D. Ausländische Versicherungspolicen
Eine bewährte Anlagestrategie über Lebensversicherungen, die in Hongkong oder Singapur abgeschlossen wurden.
Wie es funktioniert: Sie zahlen in eine ausländische Versicherung ein. Sobald diese einen Barwert hat, beleihen Sie die Police für Ihre Auslandsinvestition.
Imigrationsprüfung: Die Herkunft der Mittel ist durch den Versicherungsvertrag und die Kreditzusage der Bank lückenlos belegt.
2. Die illegalen Methoden (Zu meiden)
Unter Zeitdruck greifen manche Anleger zu illegalen Wegen. Behörden gehen dagegen scharf vor, was oft zur direkten Ablehnung des Golden Visas führt.
A. Untergrundbanken (地下钱庄)
Das Prinzip: Sie zahlen RMB auf ein inländisches Schattenkonto, während die Gegenpartei Auslandswährung auf Ihr Auslandskonto transferiert (Gegengeschäft).
Die Realität: In China ist dies illegal. Es drohen Sperren, Bußgelder und Strafen. Westliche Banken lehnen solche Gelder mangels Belegen meist direkt ab.
B. Kryptowährungen (USDT)
Das Prinzip: Sie kaufen Tether (USDT) mit RMB auf Marktplätzen, senden diese an eine Wallet im Ausland und tauschen sie dort in Fiatgeld.
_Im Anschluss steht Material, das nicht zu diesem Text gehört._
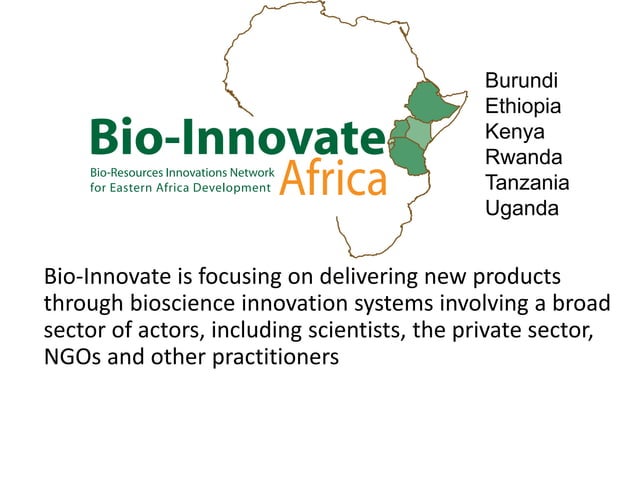 Bio-Innovate
Bio-Resources Innovations Network for Eastern Africa Development
Africa

Burundi
Ethiopia
Kenya
Rwanda
Tanzania
Uganda

Bio-Innovate is focusing on delivering new products through bioscience innovation systems involving a broad sector of actors, including scientists, the private sector, NGOs and other practitioners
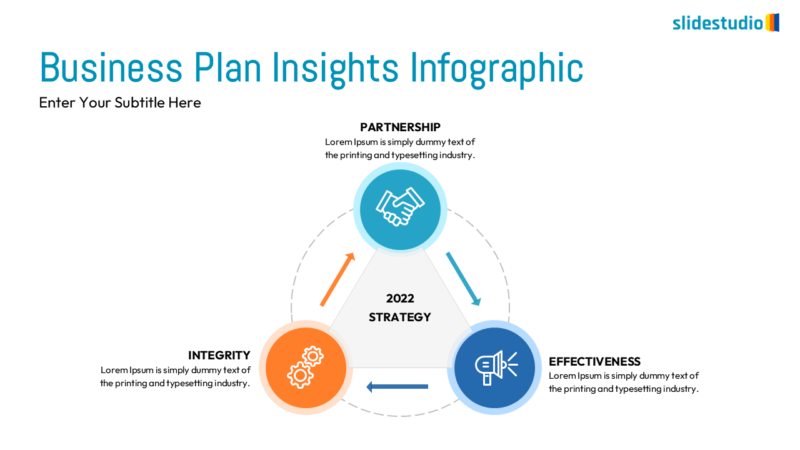 slidestudio

Business Plan Insights Infographic

Enter Your Subtitle Here

PARTNERSHIP
Lorem Ipsum is simply dummy text of the printing and typesetting industry.

2022
STRATEGY

INTEGRITY
Lorem Ipsum is simply dummy text of the printing and typesetting industry.

EFFECTIVENESS
Lorem Ipsum is simply dummy text of the printing and typesetting industry.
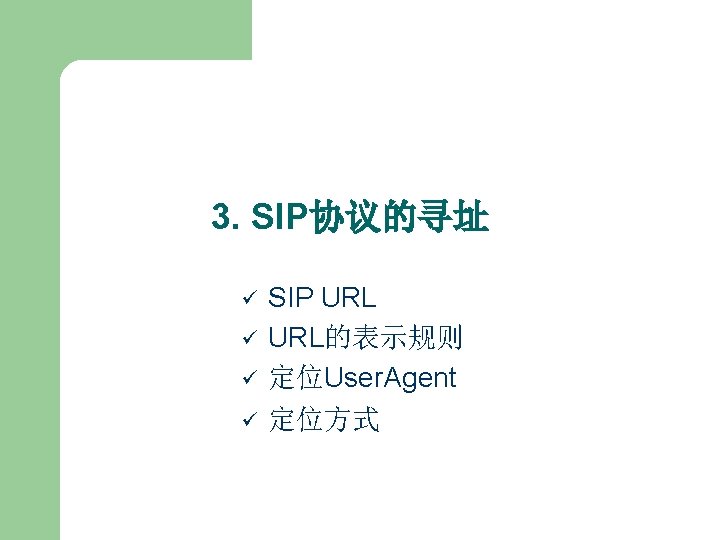 3. SIP协议的寻址

✓ SIP URL
✓ URL的表示规则
✓ 定位UserAgent
✓ 定位方式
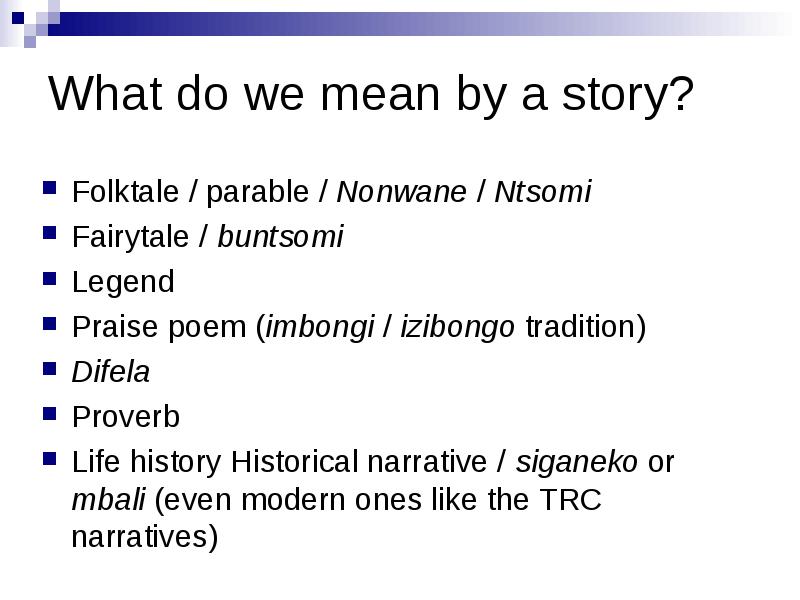 What do we mean by a story?

- Folktale / parable / Nonwane / Ntsomi
- Fairytale / buntsomi
- Legend
- Praise poem (imbongi / izibongo tradition)
- Difela
- Proverb
- Life history Historical narrative / siganeko or mbali (even modern ones like the TRC narratives)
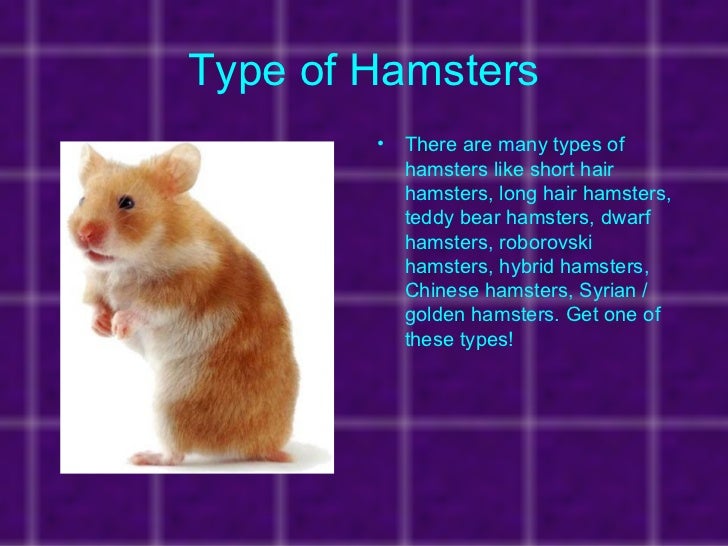 Type of Hamsters

• There are many types of hamsters like short hair hamsters, long hair hamsters, teddy bear hamsters, dwarf hamsters, roborovski hamsters, hybrid hamsters, Chinese hamsters, Syrian / golden hamsters. Get one of these types!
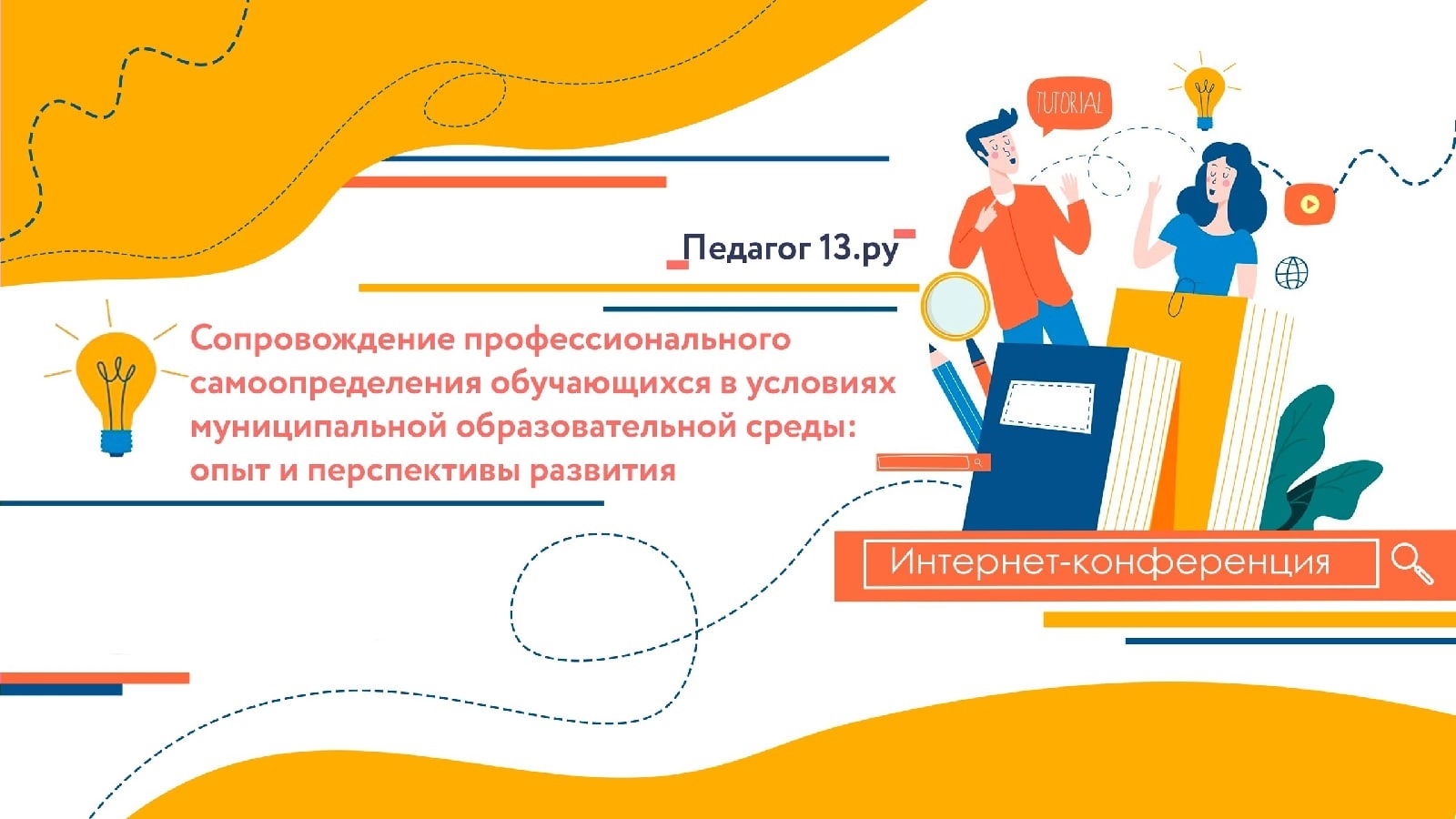 TUTORIAL

Педагог 13.ру

Сопровождение профессионального самоопределения обучающихся в условиях муниципальной образовательной среды: опыт и перспективы развития

Интернет-конференция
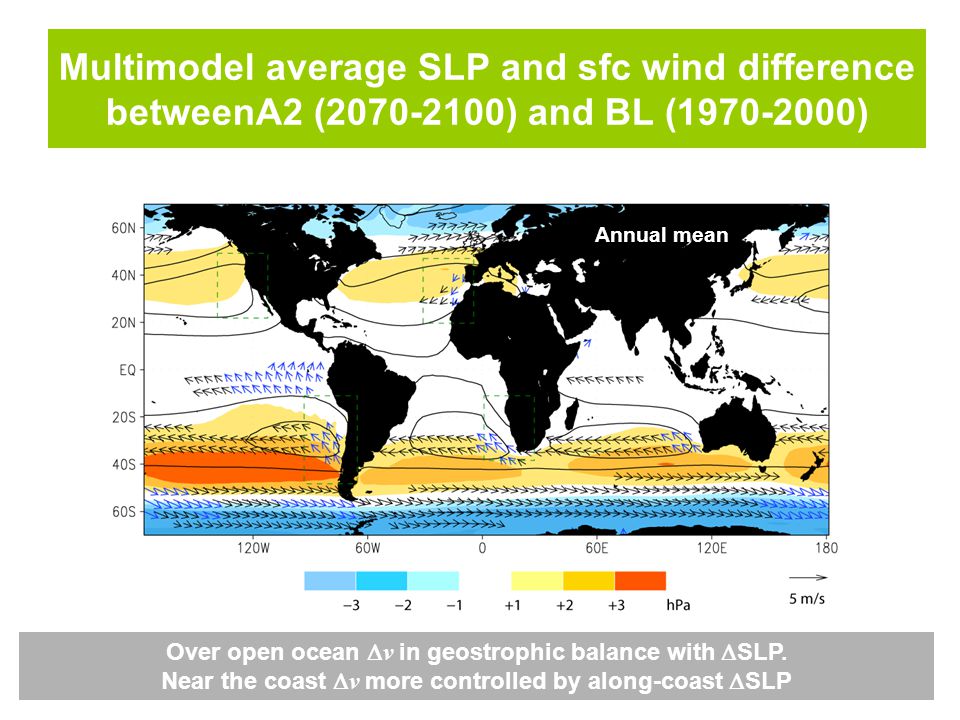 Multimodel average SLP and sfc wind difference betweenA2 (2070-2100) and BL (1970-2000)

Annual mean

60N
40N
20N
EQ
20S
40S
60S

120W 60W 0 60E 120E 180

−3 −2 −1 +1 +2 +3 hPa

5 m/s

Over open ocean $\Delta v$ in geostrophic balance with $\Delta$SLP.
Near the coast $\Delta v$ more controlled by along-coast $\Delta$SLP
Die Realität: Seit 2021 ist Krypto-Business in China verboten. Zudem ist der Nachweis der Krypto-Transaktionen vor europäischen Banken unmöglich.
C. Bargeldschmuggel
Die Realität: Chinas Zoll erlaubt bar nur 5.000 USD (oder bis 10.000 USD mit Bescheinigung). Schmuggel ist strafbar und für die Visumssummen unbrauchbar.
3. Die richtige Vorbereitung für 2026
Wer ein Investitionsvisum anstrebt, muss die Transferstrategie sofort starten.
Schritt 1: Programm passend zur Liquidität wählen. Planen Sie bei 50.000 $ Limit pro Person entweder lange Pools oder Visa wie Japans Business Manager (nur ~33.000 $ nötig).
Schritt 2: Belege sammeln. Dokumentieren Sie lückenlos: Steuererklärungen, Kaufverträge, Kontoauszüge vom Festland nach Übersee sowie alle Schenkungsurkunden.
Schritt 3: Zwischenkonto nutzen. Konten in Hongkong oder Singapur sind ideal, um Gelder legal zwischenzulagern, bevor sie nach Europa fließen.
Dieser Text dient der Information und ersetzt keine Rechts- oder Finanzberatung. Bitte prüfen Sie alle Angaben sorgfältig.
Stand: Mai 2026. Vorschriften können sich rasch ändern. Halten Sie vor allen Entscheidungen stets Rücksprache mit qualifizierten Beratern.